A rising field since the availability of benchtop continuous flow NMR systems is flow chemistry, which by itself can revolutionize a broad range of industrial and academic applications such as drug development, reaction monitoring, and kinetics studies. These flow NMR systems allow continuous chemistry to be performed in a way that has not been achievable by conventional techniques. Transferring chemical reactions to a unique flow cell and variable temperature probe enables the chemists to closely monitor the reaction vessels and control the reaction progress and end-products in real-time. This will significantly reduce time, effort, and reagent volume, and increase yields of the reactions. The NMR instrument can literally be brought into the fume hood, instead of the other way round, thus reducing the complexity of the setup and eliminating potential compromises that may have been needed otherwise.

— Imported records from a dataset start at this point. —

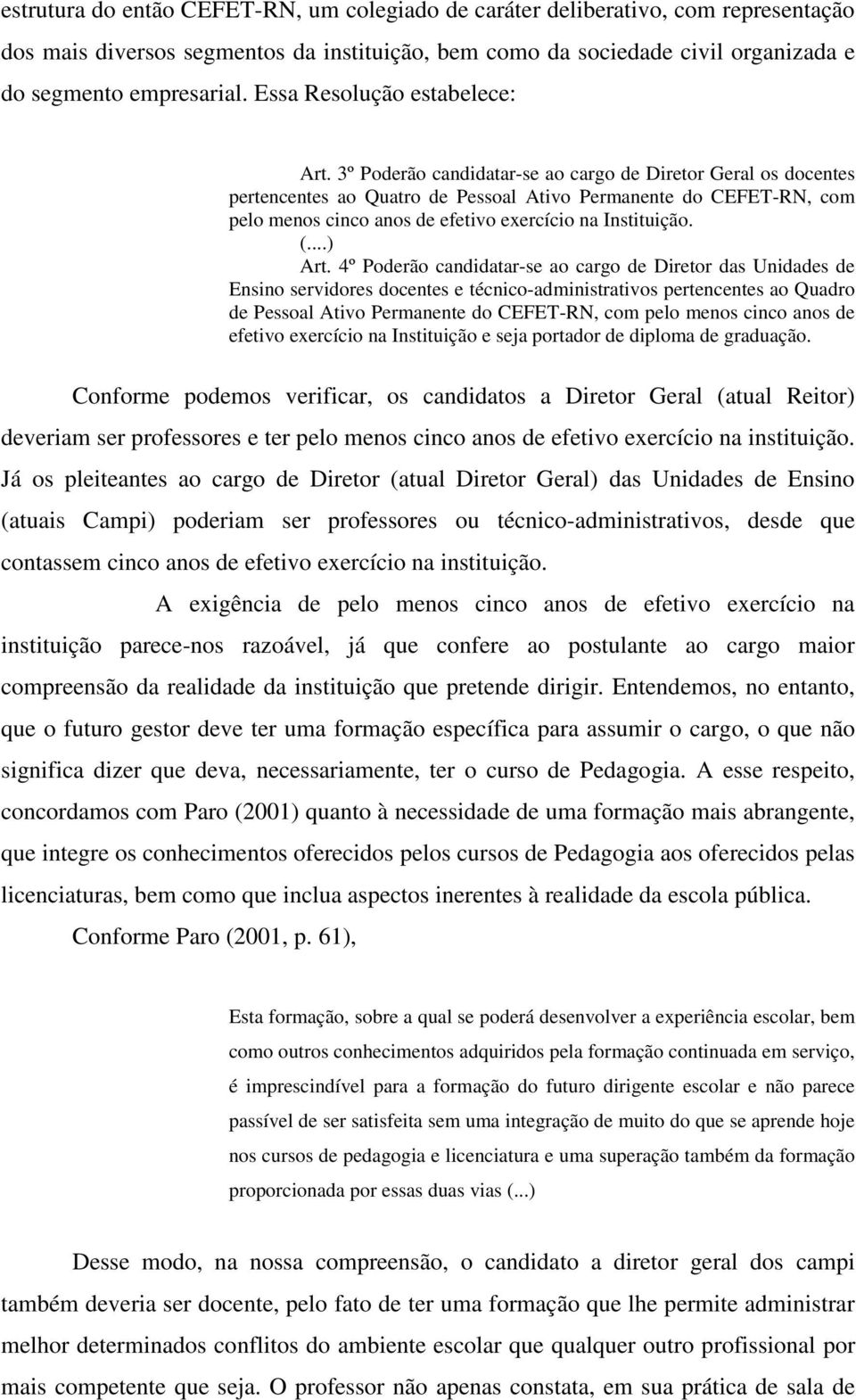 estrutura do então CEFET-RN, um colegiado de caráter deliberativo, com representação dos mais diversos segmentos da instituição, bem como da sociedade civil organizada e do segmento empresarial. Essa Resolução estabelece:

Art. 3º Poderão candidatar-se ao cargo de Diretor Geral os docentes pertencentes ao Quatro de Pessoal Ativo Permanente do CEFET-RN, com pelo menos cinco anos de efetivo exercício na Instituição.
(....)
Art. 4º Poderão candidatar-se ao cargo de Diretor das Unidades de Ensino servidores docentes e técnico-administrativos pertencentes ao Quadro de Pessoal Ativo Permanente do CEFET-RN, com pelo menos cinco anos de efetivo exercício na Instituição e seja portador de diploma de graduação.

Conforme podemos verificar, os candidatos a Diretor Geral (atual Reitor) deveriam ser professores e ter pelo menos cinco anos de efetivo exercício na instituição. Já os pleiteantes ao cargo de Diretor (atual Diretor Geral) das Unidades de Ensino (atuais Campi) poderiam ser professores ou técnico-administrativos, desde que contassem cinco anos de efetivo exercício na instituição.

A exigência de pelo menos cinco anos de efetivo exercício na instituição parece-nos razoável, já que confere ao postulante ao cargo maior compreensão da realidade da instituição que pretende dirigir. Entendemos, no entanto, que o futuro gestor deve ter uma formação específica para assumir o cargo, o que não significa dizer que deva, necessariamente, ter o curso de Pedagogia. A esse respeito, concordamos com Paro (2001) quanto à necessidade de uma formação mais abrangente, que integre os conhecimentos oferecidos pelos cursos de Pedagogia aos oferecidos pelas licenciaturas, bem como que inclua aspectos inerentes à realidade da escola pública.

Conforme Paro (2001, p. 61),

Esta formação, sobre a qual se poderá desenvolver a experiência escolar, bem como outros conhecimentos adquiridos pela formação continuada em serviço, é imprescindível para a formação do futuro dirigente escolar e não parece passível de ser satisfeita sem uma integração de muito do que se aprende hoje nos cursos de pedagogia e licenciatura e uma superação também da formação proporcionada por essas duas vias (...)

Desse modo, na nossa compreensão, o candidato a diretor geral dos campi também deveria ser docente, pelo fato de ter uma formação que lhe permite administrar melhor determinados conflitos do ambiente escolar que qualquer outro profissional por mais competente que seja. O professor não apenas constata, em sua prática de sala de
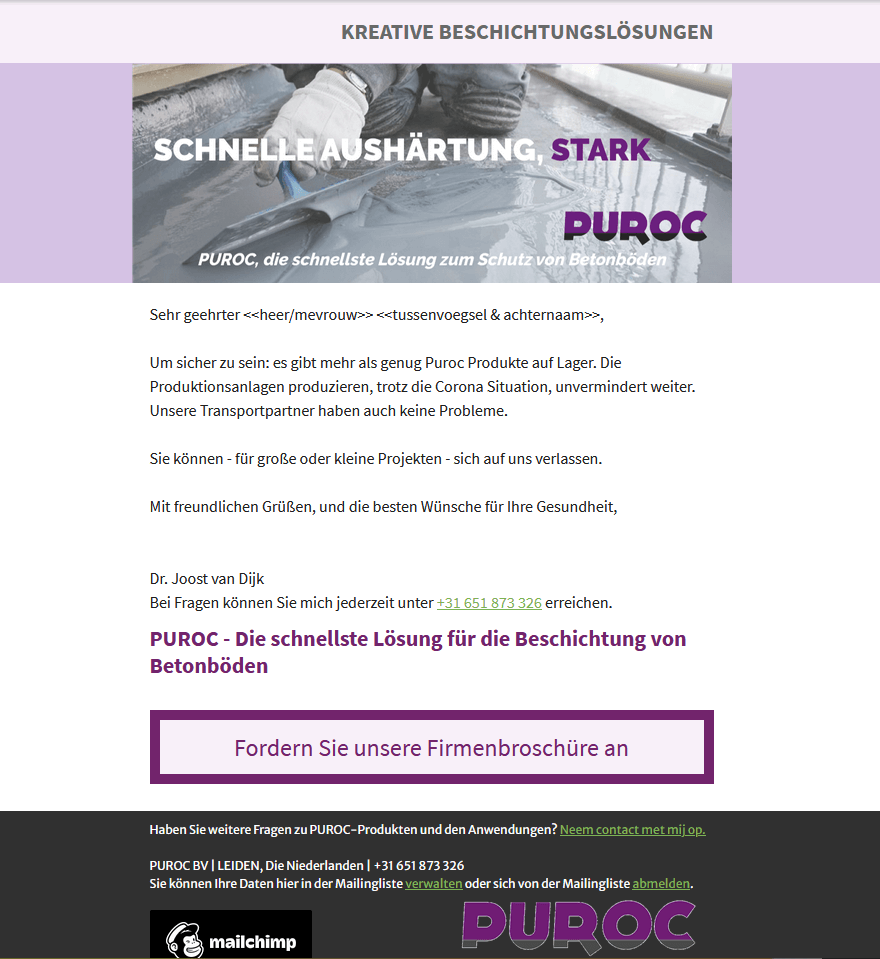 KREATIVE BESCHICHTUNGSLÖSUNGEN

SCHNELLE AUSHÄRTUNG, STARK

PUROC

PUROC, die schnellste Lösung zum Schutz von Betonböden

Sehr geehrter <<heer/mevrouw>> <<tussenvoegsel & achternaam>>,

Um sicher zu sein: es gibt mehr als genug Puroc Produkte auf Lager. Die Produktionsanlagen produzieren, trotz die Corona Situation, unvermindert weiter. Unsere Transportpartner haben auch keine Probleme.

Sie können - für große oder kleine Projekten - sich auf uns verlassen.

Mit freundlichen Grüßen, und die besten Wünsche für Ihre Gesundheit,

Dr. Joost van Dijk
Bei Fragen können Sie mich jederzeit unter +31 651 873 326 erreichen.

PUROC - Die schnellste Lösung für die Beschichtung von Betonböden

Fordern Sie unsere Firmenbroschüre an

Haben Sie weitere Fragen zu PUROC-Produkten und den Anwendungen? Neem contact met mij op.

PUROC BV | LEIDEN, Die Niederlanden | +31 651 873 326
Sie können Ihre Daten hier in der Mailingliste verwalten oder sich von der Mailingliste abmelden.

mailchimp

PUROC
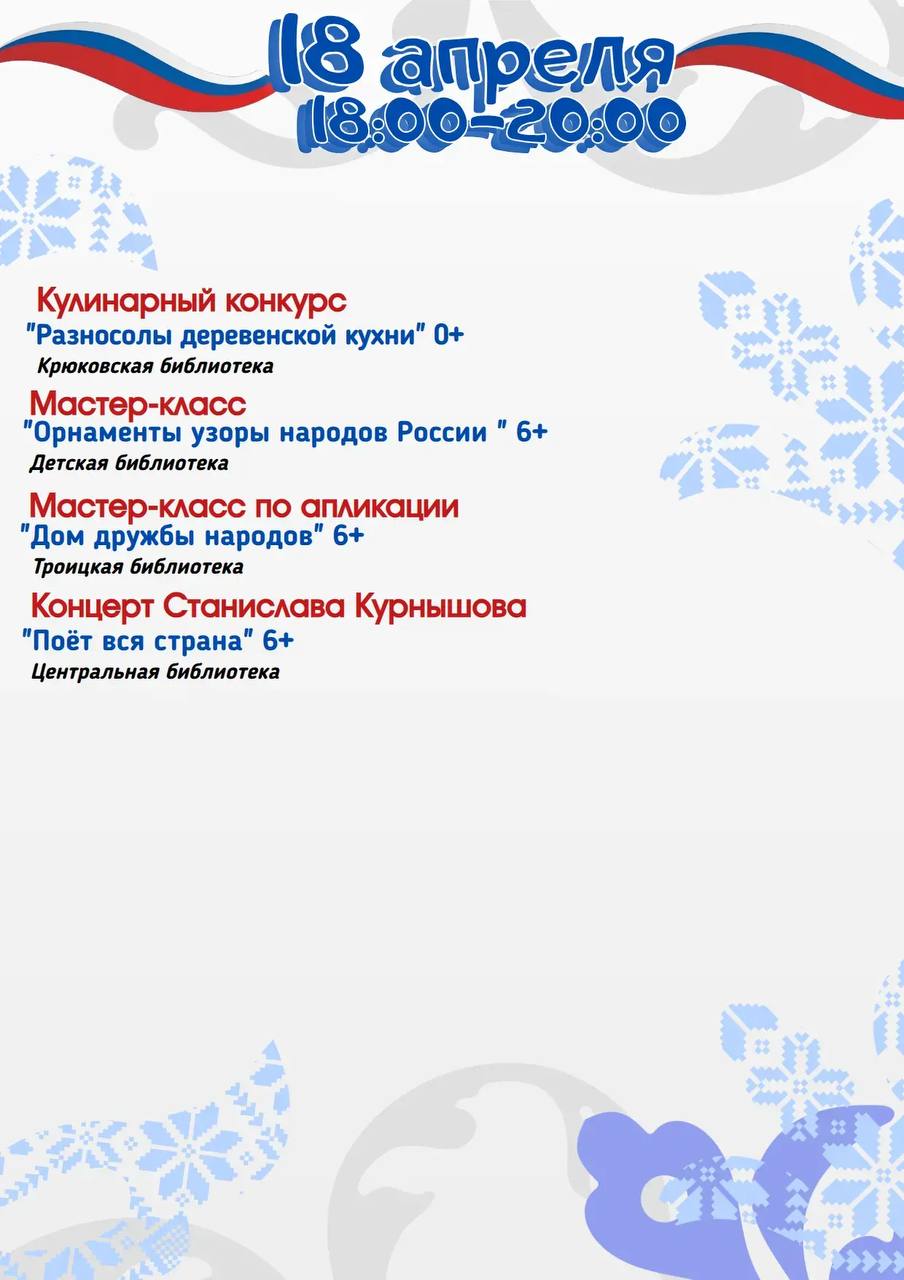 18 апреля
18:00-20:00

Кулинарный конкурс
"Разносолы деревенской кухни" 0+
Крюковская библиотека

Мастер-класс
"Орнаменты узоры народов России " 6+
Детская библиотека

Мастер-класс по апликации
"Дом дружбы народов" 6+
Троицкая библиотека

Концерт Станислава Курнышова
"Поёт вся страна" 6+
Центральная библиотека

Another potential widespread application of the miniaturization of NMR is the use of NMR spectrometers to serve as chemical sensors in the medical field. The capability to detect metabolites in very low concentrations and short timescales, may enable future evaluation of the biomarkers in intact body fluids, such as urine or saliva, from within a patients’ home, by following exact protocols to expedite disease diagnosis.
NMR provides unprecedented levels of molecular and structural information that other analytical techniques cannot deliver. The use of big superconducting magnets can never be fully replaced and will always be in the forefront when it comes to pushing the boundaries in materials science, drug development, structural biology, and origin of many protein related diseases. Therefore, high field NMR magnets will continue to grow bigger and stronger. Meanwhile, benchtop NMR is an affordable capital cost with no additional maintenance charges. It provides a great complementary tool in R&D settings for pre-screening and flagging samples that require further characterization or assessment. Compact NMR can become a valuable educational tool in academic settings, and a great alternative for smaller labs to save time, money, and space for many routine applications. It is obvious that the applications of this technique will only continue to expand and develop further. In order to fully achieve its potential, we at ACD/Labs are working closely with benchtop NMR suppliers to bring the latest software applications and solutions to benchtop users. In addition, considering the ongoing innovations in electronics, field strength, and software, it is expected that smaller NMR versions will become more and more popular in the laboratory of the future, leading to an overall growth in the NMR market.